1. “If any person to whom any money, goods or property which may be the subject of larceny shall have been delivered or entrusted for keeping, carriage or use, . . . shall fraudulently dispose of or convert to his own use the same or any part thereof,- . . . with intent so fraudulently to dispose of or convert it to his own use, he shall be deemed guilty of larceny thereof, and shall be punished as for the larceny of goods of the same value.” P. L., c. 389, s. 8.

The indictment charges the defendant with having converted to his own use a certain bank check of the value of two thousand dollars, which one Mary Stillings had delivered to him for the purchase of twenty shares of the capital stock of the Orleans Granite Company. At the trial, it was claimed in support of a motion made at the conclusion of the charge that a check is not the subject of larceny.

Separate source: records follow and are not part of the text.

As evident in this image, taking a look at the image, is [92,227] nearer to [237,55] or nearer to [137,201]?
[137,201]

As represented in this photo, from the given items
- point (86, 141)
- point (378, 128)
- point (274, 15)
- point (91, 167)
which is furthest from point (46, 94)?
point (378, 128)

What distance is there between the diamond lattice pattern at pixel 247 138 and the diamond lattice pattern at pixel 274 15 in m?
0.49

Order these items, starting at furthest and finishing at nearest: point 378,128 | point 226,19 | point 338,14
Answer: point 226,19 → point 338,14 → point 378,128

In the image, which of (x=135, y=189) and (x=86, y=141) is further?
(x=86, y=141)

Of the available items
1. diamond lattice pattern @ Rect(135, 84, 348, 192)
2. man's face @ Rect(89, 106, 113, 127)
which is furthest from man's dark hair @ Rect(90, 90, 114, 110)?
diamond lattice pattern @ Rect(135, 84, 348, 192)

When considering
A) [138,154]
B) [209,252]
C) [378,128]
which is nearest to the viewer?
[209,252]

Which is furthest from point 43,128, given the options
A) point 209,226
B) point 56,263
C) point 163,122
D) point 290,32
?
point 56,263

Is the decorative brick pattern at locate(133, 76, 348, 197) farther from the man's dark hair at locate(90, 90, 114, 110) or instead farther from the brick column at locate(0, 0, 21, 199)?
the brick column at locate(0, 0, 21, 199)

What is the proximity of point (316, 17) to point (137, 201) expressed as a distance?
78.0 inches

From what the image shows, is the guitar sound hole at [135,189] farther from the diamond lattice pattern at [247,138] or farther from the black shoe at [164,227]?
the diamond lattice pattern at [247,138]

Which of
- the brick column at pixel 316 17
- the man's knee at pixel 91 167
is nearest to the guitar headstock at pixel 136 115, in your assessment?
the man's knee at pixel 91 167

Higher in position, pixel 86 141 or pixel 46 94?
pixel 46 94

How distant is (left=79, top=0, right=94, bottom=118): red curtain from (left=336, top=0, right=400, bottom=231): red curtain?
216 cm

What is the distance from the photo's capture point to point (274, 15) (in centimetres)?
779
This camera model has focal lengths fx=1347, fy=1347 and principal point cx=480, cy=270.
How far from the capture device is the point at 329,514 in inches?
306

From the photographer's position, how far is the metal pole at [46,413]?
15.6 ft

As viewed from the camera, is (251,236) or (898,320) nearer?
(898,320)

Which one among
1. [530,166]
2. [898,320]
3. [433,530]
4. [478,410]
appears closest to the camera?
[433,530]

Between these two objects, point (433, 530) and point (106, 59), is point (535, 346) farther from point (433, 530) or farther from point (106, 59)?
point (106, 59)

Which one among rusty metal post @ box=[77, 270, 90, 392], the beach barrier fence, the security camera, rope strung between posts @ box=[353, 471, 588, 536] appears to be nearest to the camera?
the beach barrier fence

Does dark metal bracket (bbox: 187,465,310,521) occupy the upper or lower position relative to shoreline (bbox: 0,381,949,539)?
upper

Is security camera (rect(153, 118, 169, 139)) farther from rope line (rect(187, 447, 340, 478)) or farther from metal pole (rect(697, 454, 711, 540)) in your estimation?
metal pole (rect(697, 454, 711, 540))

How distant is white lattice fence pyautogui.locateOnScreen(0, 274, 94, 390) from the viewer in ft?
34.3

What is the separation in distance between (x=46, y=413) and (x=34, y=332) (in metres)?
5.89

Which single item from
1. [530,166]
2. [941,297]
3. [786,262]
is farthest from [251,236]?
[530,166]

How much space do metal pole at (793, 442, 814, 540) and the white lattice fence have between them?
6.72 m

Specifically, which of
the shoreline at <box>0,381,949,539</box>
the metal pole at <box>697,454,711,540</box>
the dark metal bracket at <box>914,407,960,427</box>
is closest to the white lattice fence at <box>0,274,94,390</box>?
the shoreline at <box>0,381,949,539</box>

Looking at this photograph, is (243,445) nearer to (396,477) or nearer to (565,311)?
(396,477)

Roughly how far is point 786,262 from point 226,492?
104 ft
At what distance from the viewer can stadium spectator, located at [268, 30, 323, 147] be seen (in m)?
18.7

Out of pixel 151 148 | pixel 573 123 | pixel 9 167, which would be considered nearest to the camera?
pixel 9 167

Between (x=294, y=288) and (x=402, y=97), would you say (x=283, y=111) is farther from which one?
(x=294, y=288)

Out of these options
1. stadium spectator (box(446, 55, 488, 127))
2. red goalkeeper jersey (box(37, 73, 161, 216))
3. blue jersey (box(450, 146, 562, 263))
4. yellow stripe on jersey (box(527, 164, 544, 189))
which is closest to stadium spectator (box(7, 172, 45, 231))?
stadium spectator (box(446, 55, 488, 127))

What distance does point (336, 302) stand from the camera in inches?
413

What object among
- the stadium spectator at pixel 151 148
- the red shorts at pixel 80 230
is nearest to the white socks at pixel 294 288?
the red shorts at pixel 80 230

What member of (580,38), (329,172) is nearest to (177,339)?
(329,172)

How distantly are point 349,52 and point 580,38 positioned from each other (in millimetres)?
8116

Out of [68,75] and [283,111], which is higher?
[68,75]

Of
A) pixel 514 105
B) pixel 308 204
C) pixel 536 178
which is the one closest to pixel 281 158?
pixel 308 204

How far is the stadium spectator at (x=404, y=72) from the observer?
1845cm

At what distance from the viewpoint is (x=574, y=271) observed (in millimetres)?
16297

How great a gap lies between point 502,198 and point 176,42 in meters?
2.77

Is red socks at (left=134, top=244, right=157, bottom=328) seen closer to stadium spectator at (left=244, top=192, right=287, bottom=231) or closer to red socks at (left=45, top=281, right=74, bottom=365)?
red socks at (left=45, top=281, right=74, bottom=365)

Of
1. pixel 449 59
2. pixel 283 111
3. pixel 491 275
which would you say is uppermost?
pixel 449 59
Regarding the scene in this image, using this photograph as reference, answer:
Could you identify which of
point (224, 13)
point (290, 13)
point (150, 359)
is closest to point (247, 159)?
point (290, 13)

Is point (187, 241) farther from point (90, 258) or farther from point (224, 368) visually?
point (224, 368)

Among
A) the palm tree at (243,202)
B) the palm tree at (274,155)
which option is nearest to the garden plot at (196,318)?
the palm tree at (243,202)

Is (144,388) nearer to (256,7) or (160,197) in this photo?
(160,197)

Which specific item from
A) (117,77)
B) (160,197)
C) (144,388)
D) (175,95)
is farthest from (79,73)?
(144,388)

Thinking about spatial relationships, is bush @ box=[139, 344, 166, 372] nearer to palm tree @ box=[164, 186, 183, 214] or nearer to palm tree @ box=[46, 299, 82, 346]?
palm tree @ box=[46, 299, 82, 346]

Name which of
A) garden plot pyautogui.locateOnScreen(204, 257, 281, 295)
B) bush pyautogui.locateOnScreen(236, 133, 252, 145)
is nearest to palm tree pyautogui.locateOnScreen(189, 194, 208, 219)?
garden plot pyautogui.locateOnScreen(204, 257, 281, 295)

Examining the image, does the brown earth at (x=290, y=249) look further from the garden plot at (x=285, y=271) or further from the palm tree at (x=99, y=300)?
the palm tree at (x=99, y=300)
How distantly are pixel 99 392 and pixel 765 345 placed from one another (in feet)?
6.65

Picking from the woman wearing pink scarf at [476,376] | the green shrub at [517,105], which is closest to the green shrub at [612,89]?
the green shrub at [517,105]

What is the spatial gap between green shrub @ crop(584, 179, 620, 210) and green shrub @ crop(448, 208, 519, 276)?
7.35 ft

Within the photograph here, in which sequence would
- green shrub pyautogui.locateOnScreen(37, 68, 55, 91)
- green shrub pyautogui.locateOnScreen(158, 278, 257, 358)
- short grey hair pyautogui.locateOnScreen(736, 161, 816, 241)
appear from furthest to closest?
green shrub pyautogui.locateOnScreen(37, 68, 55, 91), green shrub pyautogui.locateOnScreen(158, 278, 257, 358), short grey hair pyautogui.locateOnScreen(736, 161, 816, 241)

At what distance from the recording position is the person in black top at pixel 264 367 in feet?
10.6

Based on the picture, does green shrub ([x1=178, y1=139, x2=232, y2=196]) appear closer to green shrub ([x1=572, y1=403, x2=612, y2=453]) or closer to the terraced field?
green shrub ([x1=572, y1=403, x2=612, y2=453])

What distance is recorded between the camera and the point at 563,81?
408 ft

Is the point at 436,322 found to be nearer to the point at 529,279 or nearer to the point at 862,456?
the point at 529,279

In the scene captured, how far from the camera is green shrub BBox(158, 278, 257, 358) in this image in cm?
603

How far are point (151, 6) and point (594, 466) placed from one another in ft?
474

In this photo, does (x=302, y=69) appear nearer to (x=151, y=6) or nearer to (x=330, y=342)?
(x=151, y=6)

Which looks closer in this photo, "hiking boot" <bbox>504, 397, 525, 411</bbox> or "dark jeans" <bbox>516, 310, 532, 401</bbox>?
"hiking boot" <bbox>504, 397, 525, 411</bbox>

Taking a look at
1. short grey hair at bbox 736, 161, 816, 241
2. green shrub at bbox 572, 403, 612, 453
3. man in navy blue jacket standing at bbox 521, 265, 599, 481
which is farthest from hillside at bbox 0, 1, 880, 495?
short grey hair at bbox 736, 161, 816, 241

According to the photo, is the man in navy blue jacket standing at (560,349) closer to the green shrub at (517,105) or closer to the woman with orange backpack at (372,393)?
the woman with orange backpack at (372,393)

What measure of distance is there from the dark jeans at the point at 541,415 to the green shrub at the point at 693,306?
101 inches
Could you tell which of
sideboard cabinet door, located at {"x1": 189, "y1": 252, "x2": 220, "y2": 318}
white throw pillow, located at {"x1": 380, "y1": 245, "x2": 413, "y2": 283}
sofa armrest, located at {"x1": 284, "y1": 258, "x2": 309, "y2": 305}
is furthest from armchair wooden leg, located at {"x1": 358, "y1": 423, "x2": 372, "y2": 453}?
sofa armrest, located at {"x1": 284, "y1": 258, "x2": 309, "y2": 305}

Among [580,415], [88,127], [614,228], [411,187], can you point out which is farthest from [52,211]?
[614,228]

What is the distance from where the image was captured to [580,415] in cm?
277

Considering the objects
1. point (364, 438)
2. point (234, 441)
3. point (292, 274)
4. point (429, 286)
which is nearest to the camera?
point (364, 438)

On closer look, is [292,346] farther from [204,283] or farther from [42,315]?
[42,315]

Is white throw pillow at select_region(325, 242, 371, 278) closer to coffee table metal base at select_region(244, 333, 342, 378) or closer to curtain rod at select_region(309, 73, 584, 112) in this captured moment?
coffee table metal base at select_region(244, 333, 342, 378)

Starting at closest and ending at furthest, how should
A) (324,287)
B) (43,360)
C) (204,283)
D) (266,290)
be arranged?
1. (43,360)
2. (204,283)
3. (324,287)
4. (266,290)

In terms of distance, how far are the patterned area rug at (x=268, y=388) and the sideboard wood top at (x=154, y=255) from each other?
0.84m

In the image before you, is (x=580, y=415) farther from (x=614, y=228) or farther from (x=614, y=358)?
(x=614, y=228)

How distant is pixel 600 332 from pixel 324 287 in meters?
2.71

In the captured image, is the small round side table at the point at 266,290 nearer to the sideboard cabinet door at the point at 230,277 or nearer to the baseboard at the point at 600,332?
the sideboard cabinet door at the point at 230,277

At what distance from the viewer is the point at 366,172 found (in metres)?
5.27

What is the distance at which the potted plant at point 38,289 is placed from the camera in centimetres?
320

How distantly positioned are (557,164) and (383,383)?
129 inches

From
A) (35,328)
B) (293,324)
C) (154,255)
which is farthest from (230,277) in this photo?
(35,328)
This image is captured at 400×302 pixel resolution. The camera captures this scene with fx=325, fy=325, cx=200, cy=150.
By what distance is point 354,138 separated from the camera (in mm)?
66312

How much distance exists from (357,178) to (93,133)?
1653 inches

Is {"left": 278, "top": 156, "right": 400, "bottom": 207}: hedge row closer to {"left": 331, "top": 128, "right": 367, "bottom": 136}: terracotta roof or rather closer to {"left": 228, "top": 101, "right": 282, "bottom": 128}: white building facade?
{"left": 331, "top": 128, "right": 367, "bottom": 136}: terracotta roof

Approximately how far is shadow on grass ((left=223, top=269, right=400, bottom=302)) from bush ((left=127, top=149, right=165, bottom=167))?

“A check is a bill of exchange drawn on a bank payable on demand.” P. L., c. 312, s. 185. See also Barnet v. Smith, 30 N. H. 256, 264. The original act malting punishable the theft of certain written instruments applied in general terms to “any paper that shall contain on it evidence of a debt, covenant, contract or promise, or that shall contain on it evidence of the payment or discharge of any debt, covenant, contract or promise.” Act of Feb. 16, 1791 (Laws, ed. 1805, p. 274). This act was followed by the acts of June 19, 1812 (Laws, *77 ed. 1815, p. 323), and Jan. 2, 1829 (Laws, ed. 1830, p. 142). In order apparently to avoid any possible question as to whether commercial paper had been included in the general classification of the original act, the words “any paper” were superseded in the later enactments by the phrase “any bond, promissory note, bill of exchange, order, or other writing or obligation.” Manifestly, the subsequent readoption of a general description by substituting the words “any writing” (R. S., c. 215, s. 13) for the phrase in question did not evince a legislative purpose to reduce the number of writings embraced by the former statutes but rather a desire to render the new statute comprehensive in scope and simple in form. The statute now in force (P. L., c. 389, s. 3) does not differ materially from R. S., c. 215, s. 13. It cannot therefore be doubted that “all written instruments promising or directing the payment of money” (36 C. J. 743) are included within its terms.

“In the eye of the common law a check is but a token, representing property located elsewhere, but valueless in itself, and therefore not a subject of larceny. The statute changes this, making the instrument a subject of larceny; in other words, treating it as a thing of value in itself. And if the instrument is to be valued as a check and not as a piece of paper, what is its value? Obviously the amount it represents, if the check is good.” State v. McClellan, 82 Vt. 361, 364, 365. See also State v. James, 58 N. H. 67. Possession of the check in the present case gave the defendant “control of an amount of current money equal to the face of it, with the power of transferring that control by indorsement.” State v. McClellan, supra. Extended discussion is not essential, however, since the question is not argued in the defendant’s brief.

At the close of the state’s evidence the respondent moved to be discharged on the ground that there was no evidence from which the jury could find that he had committed any offense under the statute. It is unnecessary to consider the situation at the time the motion was made, for the exception to the denial of the motion would be waived if the evidence subsequently introduced supplied any deficiency in the state’s case. Lane v. Manchester Mills, 75 N. H. 102, 106; Burnham v. Railroad, 69 N. H. 280, 282.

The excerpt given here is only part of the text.